TASK DETAILS → All lines from the opening of the data to the line containing "common name: pig-tailed macaque" must be returned unchanged, and only those lines.

++++++++++++++++++++

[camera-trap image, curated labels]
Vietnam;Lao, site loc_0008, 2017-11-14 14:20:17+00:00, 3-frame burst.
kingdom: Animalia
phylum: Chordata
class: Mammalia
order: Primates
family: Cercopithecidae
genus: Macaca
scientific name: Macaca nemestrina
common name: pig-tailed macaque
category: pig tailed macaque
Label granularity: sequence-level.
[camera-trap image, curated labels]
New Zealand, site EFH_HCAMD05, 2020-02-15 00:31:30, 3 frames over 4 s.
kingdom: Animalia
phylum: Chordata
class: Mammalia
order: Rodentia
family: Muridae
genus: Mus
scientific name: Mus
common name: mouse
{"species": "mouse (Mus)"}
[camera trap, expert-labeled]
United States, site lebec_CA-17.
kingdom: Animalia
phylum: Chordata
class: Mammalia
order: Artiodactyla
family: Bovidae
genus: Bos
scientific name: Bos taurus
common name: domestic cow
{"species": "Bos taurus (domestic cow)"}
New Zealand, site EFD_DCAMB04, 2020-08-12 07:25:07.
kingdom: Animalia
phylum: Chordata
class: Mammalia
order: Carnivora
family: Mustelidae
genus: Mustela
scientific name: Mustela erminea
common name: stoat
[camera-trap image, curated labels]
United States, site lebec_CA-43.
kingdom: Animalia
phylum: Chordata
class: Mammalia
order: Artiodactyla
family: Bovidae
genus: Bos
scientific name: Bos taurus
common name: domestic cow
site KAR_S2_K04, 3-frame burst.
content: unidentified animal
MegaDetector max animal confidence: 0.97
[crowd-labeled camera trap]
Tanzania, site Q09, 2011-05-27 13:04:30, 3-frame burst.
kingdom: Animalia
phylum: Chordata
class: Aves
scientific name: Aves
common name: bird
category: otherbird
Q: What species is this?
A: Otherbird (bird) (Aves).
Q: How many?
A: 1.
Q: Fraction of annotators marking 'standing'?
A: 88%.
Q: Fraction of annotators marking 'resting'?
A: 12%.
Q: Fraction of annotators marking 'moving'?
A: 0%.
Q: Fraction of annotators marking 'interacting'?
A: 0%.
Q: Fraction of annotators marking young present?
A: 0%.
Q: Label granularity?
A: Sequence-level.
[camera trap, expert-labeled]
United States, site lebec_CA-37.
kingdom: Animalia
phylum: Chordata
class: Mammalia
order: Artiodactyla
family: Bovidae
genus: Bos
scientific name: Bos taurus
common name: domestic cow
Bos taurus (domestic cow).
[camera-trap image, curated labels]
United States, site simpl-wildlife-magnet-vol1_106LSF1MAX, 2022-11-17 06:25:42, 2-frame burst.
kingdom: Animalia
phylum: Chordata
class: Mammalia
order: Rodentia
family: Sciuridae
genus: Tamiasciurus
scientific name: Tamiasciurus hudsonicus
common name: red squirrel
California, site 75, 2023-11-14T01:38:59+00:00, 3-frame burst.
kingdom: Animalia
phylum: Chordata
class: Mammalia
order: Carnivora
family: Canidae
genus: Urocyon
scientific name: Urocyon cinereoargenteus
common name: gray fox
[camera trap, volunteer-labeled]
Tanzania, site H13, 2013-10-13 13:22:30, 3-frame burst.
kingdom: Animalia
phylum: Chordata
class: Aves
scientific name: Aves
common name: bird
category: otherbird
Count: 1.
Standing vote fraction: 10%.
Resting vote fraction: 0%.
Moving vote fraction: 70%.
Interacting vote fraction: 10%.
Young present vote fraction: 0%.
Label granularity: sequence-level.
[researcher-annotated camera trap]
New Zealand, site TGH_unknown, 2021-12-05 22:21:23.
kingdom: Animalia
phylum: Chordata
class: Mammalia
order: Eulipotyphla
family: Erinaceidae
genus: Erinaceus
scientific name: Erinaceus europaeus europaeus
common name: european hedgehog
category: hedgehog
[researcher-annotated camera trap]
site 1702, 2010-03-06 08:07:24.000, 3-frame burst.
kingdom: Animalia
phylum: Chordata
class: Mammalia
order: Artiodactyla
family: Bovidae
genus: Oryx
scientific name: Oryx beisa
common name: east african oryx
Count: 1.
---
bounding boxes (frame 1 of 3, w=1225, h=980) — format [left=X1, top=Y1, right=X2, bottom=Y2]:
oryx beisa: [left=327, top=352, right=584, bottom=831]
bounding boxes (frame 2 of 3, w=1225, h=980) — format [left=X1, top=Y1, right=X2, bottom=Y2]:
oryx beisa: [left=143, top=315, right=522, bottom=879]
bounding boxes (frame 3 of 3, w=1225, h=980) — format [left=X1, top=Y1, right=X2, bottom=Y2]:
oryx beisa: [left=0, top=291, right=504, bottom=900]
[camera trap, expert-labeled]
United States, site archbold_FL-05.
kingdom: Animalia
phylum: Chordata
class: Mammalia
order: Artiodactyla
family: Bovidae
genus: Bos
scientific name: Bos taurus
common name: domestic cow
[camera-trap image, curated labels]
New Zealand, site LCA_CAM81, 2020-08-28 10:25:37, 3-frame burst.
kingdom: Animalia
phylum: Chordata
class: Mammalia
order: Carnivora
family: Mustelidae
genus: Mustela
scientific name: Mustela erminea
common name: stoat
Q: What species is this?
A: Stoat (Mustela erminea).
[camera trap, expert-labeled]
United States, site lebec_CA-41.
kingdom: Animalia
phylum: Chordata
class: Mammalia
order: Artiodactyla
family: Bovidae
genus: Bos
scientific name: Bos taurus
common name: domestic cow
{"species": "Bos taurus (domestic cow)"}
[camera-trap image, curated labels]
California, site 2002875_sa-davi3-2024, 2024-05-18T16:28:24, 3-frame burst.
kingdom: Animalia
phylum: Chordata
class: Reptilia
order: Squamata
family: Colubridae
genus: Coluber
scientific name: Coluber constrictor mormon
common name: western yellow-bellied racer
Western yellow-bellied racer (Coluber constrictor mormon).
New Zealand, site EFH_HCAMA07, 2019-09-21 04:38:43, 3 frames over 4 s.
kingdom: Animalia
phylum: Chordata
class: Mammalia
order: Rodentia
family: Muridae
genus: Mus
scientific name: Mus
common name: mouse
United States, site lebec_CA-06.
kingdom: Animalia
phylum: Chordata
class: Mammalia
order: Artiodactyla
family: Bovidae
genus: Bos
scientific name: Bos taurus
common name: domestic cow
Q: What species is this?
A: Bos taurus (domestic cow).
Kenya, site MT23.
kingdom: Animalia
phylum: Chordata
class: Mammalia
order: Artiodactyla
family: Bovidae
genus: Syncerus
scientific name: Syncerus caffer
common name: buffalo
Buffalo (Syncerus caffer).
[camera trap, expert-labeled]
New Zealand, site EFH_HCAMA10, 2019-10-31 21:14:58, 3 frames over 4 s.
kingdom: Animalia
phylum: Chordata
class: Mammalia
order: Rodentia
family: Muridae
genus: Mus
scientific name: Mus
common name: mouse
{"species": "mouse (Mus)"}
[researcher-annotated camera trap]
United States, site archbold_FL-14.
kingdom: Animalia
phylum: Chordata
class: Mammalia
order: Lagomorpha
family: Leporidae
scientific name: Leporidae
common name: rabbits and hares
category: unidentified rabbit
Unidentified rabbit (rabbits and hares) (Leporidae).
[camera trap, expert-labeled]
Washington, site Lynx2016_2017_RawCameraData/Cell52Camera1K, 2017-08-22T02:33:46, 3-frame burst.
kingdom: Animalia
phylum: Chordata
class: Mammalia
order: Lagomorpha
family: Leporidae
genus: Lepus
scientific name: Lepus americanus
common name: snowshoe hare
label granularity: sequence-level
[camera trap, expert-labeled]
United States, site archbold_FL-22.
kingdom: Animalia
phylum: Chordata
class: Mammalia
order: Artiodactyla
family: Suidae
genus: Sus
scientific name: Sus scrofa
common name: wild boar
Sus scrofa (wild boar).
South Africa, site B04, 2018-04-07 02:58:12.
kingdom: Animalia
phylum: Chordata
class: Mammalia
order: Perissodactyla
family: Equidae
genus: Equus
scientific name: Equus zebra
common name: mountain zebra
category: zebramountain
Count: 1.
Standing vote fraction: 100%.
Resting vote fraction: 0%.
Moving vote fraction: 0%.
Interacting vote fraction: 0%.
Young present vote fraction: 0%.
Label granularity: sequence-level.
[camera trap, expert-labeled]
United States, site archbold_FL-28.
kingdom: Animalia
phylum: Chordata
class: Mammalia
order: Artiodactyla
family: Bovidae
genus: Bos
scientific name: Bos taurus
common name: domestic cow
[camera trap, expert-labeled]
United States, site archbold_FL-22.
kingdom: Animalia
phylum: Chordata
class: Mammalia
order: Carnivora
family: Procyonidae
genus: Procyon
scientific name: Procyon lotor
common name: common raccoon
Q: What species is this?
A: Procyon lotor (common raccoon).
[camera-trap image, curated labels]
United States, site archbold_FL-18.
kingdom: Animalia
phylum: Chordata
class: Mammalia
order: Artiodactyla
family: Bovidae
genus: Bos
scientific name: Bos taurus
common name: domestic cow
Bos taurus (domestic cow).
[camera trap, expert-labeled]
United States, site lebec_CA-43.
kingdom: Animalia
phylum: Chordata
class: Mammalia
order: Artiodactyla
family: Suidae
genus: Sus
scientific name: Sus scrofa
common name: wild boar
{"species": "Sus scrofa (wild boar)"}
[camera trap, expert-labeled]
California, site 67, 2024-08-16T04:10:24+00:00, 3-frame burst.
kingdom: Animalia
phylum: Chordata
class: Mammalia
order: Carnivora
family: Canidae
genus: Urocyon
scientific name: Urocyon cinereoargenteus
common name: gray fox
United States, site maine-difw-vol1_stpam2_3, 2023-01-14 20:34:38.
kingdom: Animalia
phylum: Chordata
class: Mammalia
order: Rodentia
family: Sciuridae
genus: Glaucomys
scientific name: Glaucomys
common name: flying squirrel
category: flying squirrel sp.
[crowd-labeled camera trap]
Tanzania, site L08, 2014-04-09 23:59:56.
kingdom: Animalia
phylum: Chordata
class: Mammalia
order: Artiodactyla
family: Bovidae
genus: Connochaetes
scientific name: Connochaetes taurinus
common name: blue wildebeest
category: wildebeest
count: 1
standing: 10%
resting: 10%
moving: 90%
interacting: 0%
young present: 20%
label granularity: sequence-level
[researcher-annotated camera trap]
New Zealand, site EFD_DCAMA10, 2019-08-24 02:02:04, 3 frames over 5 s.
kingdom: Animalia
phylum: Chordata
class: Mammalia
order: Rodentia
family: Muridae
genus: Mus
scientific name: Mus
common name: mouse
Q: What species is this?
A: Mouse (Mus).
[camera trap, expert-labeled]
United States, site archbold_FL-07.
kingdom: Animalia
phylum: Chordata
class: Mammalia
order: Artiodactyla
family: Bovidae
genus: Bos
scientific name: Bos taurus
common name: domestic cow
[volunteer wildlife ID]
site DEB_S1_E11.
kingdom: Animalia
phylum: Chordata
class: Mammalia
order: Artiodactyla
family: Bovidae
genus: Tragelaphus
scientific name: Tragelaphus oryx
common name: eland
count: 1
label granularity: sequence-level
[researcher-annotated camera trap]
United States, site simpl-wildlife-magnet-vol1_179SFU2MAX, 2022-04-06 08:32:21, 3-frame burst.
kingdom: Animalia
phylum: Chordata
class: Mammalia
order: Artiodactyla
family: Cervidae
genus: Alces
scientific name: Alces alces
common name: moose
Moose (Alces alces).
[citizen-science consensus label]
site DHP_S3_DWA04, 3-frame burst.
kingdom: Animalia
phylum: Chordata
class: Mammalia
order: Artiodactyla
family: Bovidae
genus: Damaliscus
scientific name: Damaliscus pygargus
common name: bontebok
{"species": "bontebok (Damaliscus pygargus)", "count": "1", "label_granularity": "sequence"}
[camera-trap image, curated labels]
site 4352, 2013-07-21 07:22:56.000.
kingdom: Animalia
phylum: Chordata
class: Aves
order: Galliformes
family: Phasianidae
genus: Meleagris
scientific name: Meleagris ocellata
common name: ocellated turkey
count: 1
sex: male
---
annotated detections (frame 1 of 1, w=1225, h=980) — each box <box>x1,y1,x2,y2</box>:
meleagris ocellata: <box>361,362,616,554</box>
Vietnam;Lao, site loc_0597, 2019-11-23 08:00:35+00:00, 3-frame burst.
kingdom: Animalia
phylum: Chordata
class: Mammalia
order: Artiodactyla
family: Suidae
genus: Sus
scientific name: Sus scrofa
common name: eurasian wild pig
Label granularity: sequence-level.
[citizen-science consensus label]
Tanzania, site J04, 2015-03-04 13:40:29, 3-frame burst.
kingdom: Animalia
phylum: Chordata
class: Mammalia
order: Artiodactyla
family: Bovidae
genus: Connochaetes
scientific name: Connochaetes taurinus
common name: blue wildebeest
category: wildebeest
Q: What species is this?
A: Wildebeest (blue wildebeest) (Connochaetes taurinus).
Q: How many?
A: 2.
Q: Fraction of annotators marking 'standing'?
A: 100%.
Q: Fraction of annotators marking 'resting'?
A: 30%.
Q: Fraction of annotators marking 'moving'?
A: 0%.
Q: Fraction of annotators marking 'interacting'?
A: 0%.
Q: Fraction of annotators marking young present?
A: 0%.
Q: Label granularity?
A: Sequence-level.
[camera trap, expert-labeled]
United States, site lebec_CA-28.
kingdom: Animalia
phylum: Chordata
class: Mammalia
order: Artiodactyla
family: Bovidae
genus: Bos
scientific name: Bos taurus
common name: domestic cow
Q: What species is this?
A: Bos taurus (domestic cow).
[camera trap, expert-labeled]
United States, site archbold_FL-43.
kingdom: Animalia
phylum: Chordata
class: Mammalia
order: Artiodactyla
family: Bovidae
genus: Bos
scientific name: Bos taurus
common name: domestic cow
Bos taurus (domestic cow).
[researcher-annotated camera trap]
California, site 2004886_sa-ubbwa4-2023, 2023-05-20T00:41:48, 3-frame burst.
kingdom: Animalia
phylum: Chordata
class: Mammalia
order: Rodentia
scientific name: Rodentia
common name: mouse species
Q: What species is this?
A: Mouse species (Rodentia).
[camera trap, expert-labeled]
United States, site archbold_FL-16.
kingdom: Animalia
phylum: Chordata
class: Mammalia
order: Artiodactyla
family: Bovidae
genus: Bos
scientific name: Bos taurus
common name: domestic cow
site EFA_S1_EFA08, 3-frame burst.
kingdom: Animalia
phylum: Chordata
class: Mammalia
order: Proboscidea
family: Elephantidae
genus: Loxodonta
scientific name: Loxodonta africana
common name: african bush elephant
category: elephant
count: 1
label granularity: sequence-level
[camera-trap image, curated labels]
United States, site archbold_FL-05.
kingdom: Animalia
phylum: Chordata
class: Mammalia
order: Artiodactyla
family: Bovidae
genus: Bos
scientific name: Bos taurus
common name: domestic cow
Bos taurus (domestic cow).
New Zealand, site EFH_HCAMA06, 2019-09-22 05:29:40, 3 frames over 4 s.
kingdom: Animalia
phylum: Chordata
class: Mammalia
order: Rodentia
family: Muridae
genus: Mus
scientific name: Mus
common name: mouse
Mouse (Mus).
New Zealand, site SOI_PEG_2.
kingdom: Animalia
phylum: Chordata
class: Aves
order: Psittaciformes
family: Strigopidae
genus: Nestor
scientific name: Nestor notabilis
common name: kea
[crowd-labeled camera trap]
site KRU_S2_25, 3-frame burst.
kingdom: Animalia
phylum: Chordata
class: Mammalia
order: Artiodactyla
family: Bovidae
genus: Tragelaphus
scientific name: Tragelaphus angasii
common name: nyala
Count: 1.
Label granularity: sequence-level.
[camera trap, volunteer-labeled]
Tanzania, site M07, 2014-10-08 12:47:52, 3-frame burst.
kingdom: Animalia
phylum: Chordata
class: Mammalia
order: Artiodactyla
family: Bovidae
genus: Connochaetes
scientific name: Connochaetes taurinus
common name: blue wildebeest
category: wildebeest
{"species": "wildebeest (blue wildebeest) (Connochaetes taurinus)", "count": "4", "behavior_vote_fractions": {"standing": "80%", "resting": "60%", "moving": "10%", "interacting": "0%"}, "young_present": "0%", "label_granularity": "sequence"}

++++++++++++++++++++

RESULT BELOW →
[camera-trap image, curated labels]
Vietnam;Lao, site loc_0008, 2017-11-14 14:20:17+00:00, 3-frame burst.
kingdom: Animalia
phylum: Chordata
class: Mammalia
order: Primates
family: Cercopithecidae
genus: Macaca
scientific name: Macaca nemestrina
common name: pig-tailed macaque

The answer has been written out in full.